Sperm quality has an important role in determining fertility. The aims of this study were to compare the conventional sperm parameters, plus the characteristics of the motility patterns of the different sperm subpopulations, of donkey donors with different fertility level, and to determine their relationships to fertility. Thirty ejaculates from 6 Andalusian donkeys were assessed for gel-free volume, pH, sperm concentration, motility and morphology. The fertility of donkeys was classified on the basis of pregnancy rates per cycle, where donkeys with a per cycle pregnancy rate ≥60% were considered to be "fertile" (n=3) and those with a per cycle pregnancy rate <40% were categorized to be "sub-fertile" (n=3). Significant differences (P<0.001) between the "fertile" and the "sub-fertile" group were found for total and progressive motility, and for straight line velocity. Sperm variables associated (P<0.05) with an increase in percent pregnant per cycle included total motility (r=0.37), progressive motility (r=0.53), curvilinear velocity (r=0.44), straightness (r=0.39), beat cross frequency (r=0.44), and gel-free volume (r=0.53). Four sperm subpopulations (sP) were identified in fresh semen: sP1 (slow and non-progressive spermatozoa, 20%), sP2 (moderately slow but progressive spermatozoa, 71.2%), sP3 (highly active but non-progressive spermatozoa, 2.9%), and sP4 (highly active and progressive spermatozoa, 5.9%). The lowest percentage (3.1%; P<0.001) of sP4 spermatozoa was observed in the "sub-fertile" group. Three of the sperm subpopulations were related (P<0.05) to fertility (sP2, r=0.54; sP3, r=0.45; sP4, r=0.56). In conclusion, we were able to relate the fertility of donkeys with in vitro measures of sperm motility using computer-assisted sperm analysis techniques.

Sperm motility patterns in Andalusian donkey (Equus asinus) semen: effects of body weight, age, and semen quality.

The aims of this study were to (1) identify sperm subpopulations with specific motion characteristics in fresh Andalusian donkey ejaculates; (2) evaluate the effects of individual donkey and ejaculates within the same donkey on the distribution of the subpopulations found; and (3) explore the relationship between the age and the body weight of donkey donors, the sperm quality parameters, and the sperm subpopulations structure. Sixty ejaculates from 12 Andalusian donkeys (five ejaculates per donkey), ranging in age from 4 to 15 years, were collected.
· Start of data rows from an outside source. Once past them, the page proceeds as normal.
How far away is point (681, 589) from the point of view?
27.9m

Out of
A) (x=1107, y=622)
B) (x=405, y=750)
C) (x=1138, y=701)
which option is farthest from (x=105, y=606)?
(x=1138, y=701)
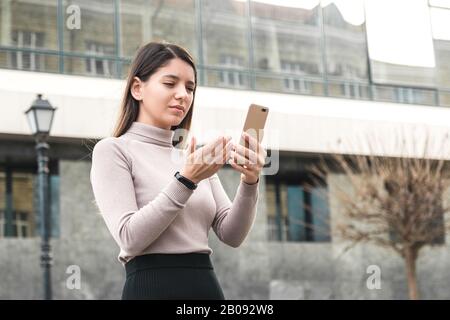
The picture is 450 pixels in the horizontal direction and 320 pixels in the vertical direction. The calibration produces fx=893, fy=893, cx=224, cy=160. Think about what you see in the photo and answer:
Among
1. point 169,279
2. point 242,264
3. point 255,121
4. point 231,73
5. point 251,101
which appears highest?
point 231,73

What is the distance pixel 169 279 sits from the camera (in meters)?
2.29

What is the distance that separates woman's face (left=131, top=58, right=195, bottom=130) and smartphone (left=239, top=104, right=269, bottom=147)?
0.62ft

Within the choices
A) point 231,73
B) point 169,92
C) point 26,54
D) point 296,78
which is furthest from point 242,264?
point 169,92

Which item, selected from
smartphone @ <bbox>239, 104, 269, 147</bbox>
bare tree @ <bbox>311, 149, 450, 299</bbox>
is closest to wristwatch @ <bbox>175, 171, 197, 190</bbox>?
smartphone @ <bbox>239, 104, 269, 147</bbox>

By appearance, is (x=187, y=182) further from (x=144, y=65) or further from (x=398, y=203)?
(x=398, y=203)

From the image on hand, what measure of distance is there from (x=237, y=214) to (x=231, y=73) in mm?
13203

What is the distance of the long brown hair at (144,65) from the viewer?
2.48 meters

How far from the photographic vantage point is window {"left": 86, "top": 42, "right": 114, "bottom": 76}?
14.7 m

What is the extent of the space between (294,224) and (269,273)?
1.34m

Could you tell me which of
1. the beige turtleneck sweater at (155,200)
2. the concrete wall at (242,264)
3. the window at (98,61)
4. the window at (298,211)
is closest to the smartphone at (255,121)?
the beige turtleneck sweater at (155,200)

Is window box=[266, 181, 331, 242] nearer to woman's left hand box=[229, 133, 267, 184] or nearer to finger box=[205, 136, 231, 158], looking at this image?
woman's left hand box=[229, 133, 267, 184]

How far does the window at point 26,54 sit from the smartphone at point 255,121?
12.2 meters
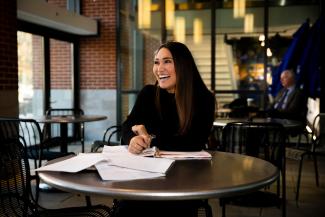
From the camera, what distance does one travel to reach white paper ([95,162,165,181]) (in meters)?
1.40

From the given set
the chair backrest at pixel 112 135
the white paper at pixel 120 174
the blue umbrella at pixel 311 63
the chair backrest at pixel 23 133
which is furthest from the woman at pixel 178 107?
the blue umbrella at pixel 311 63

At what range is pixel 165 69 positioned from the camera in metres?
2.12

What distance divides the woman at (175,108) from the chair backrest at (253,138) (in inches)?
26.3

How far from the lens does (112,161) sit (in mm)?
1612

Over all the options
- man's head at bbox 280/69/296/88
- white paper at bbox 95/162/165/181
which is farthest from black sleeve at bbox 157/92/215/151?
man's head at bbox 280/69/296/88

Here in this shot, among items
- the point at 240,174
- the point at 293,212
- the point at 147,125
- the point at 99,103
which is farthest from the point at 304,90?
the point at 240,174

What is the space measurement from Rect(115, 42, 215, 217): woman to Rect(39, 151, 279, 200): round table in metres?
0.36

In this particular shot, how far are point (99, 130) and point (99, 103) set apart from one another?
549mm

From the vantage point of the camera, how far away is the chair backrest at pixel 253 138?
308cm

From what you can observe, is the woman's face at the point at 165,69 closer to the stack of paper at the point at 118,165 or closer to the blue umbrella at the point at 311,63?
the stack of paper at the point at 118,165

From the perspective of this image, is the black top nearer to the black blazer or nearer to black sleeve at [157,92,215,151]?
black sleeve at [157,92,215,151]

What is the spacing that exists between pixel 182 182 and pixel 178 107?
2.63ft

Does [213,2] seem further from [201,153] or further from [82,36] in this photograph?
[201,153]

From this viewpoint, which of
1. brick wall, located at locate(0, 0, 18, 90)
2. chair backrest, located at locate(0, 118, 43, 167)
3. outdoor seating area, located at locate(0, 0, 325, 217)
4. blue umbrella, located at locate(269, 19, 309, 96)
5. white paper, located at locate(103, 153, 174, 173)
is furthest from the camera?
blue umbrella, located at locate(269, 19, 309, 96)
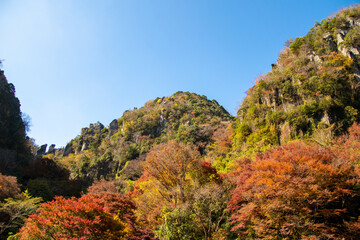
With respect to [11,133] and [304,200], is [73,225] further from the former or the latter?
[11,133]

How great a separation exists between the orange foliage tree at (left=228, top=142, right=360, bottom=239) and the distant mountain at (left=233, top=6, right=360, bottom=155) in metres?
6.34

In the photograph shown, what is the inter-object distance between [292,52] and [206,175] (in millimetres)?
19537

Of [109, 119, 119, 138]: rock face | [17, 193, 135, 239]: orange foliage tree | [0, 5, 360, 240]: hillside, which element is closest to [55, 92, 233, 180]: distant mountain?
[109, 119, 119, 138]: rock face

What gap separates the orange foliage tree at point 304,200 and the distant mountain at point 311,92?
634 cm

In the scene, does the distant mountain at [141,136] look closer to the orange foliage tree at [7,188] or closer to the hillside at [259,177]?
the hillside at [259,177]

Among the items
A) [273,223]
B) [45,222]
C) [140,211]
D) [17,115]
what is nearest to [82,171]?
[17,115]

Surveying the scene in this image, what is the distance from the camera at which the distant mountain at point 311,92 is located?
1511 cm

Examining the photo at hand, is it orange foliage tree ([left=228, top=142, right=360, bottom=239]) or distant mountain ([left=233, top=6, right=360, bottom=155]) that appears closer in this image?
orange foliage tree ([left=228, top=142, right=360, bottom=239])

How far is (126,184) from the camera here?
98.8ft

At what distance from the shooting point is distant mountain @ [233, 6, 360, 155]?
15109 millimetres

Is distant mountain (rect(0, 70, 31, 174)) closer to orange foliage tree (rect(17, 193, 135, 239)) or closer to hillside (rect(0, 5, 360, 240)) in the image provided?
hillside (rect(0, 5, 360, 240))

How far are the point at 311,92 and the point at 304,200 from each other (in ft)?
40.3

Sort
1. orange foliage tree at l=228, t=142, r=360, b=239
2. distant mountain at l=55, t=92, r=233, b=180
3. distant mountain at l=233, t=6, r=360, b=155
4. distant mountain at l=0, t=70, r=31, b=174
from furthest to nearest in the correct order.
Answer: distant mountain at l=55, t=92, r=233, b=180 → distant mountain at l=0, t=70, r=31, b=174 → distant mountain at l=233, t=6, r=360, b=155 → orange foliage tree at l=228, t=142, r=360, b=239

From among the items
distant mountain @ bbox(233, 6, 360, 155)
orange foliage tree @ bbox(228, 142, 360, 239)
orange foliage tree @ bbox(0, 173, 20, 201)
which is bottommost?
orange foliage tree @ bbox(228, 142, 360, 239)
Immediately after collection, sperm characteristics (volume, sperm concentration, objective sperm motility, and sperm morphology) were assessed. Donkeys were evaluated for body weight. Significant (P < 0.05) correlations were established between the body weight of the donkeys and the pH (r = -0.52), sperm motility (percentage of motile spermatozoa: r = -0.31; percentage of progressive motile spermatozoa: r = -0.34), and total sperm abnormalities (r = 0.38). The correlations of the age with the measures of semen quality were low and not significant (P > 0.05). A multivariate clustering procedure separated 65,342 motile spermatozoa into four subpopulations: subpopulation 1, consisting of slow and nonprogressive spermatozoa (15.4%), subpopulation 2, consisting of moderately slow but progressive spermatozoa (35.9%), subpopulation 3, consisting of highly active but nonprogressive spermatozoa (18.5%), and subpopulation 4, consisting of highly active and progressive spermatozoa (30.2%). The distribution of these subpopulations varied significantly (P < 0.05) according to several parameters such as the individual donkey, the ejaculate of the same donkey, the total motility, and the overall sperm concentration. Our results show the existence of four well-defined motile sperm subpopulations in Andalusian donkey ejaculates, and suggest a high heterogeneity in the ejaculate structure in donkey. The relationship between the distribution of the sperm subpopulations and individual donkey, total motility, and sperm concentration shows that the spermatozoa of each have different motility patterns. However, the proportions of sperm subpopulations in the ejaculates did not vary with age and body weight. Finally, the study of discrete subpopulations of motile spermatozoa could lead to a substantial increase in information acquired during donkey semen analysis.